A clinical trial on the efficacy of IMOD in AIDS patients
Abstract
Background and the purpose of the study:
Following the phase I clinical trial of the herbal drug IMODTM in HIV/AIDS patients, further studies were required to assess the drug efficacy and side effects. Therefore its safety and efficacy in HIV infected patients in a phase II were examined, and clinical trial phase III were designed.
Methods:This study was conducted in three stages. In the first stage six patients who were resistant to highly active anti retroviral therapy (HAART) regimen were chosen and offered therapy with Setarud. Subsequently another group of 27 patients with CD4 count less than 350 but without AIDS defining criteria were enrolled to the study and randomly assigned to intervention. In the third stage a double-center randomized clinical trial was conducted at two independent research centers and universities of Iran. Seventy patients were recruited and randomly allocated into groups, called "control" and Setarud groups, using a balanced block randomization method. The main outcome measure was CD4 count. Patients were observed and thoroughly examined (Clinical and laboratory) for six months.
Results:In stages I and II, the mean CD4 count gradually increased within 3 and 6 months intervals.

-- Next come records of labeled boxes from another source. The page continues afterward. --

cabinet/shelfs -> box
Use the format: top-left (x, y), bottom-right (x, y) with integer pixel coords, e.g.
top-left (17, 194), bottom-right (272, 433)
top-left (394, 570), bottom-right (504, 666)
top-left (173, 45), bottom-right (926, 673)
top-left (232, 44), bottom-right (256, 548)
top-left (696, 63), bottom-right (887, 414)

In the stage III the baseline of CD4 counts and other characteristics between two groups were quite similar. The mean increase in CD4 count in Setarud group was about 2-3 fold higher than controls. This effect was much more pronounced in a subgroup of patients with a baseline CD4 count of 200-400 (168 vs. 65, 203 vs. 58, 299 vs. 143 and 285 vs. 109, for time intervals of follow-up, respectively) (p<0.001).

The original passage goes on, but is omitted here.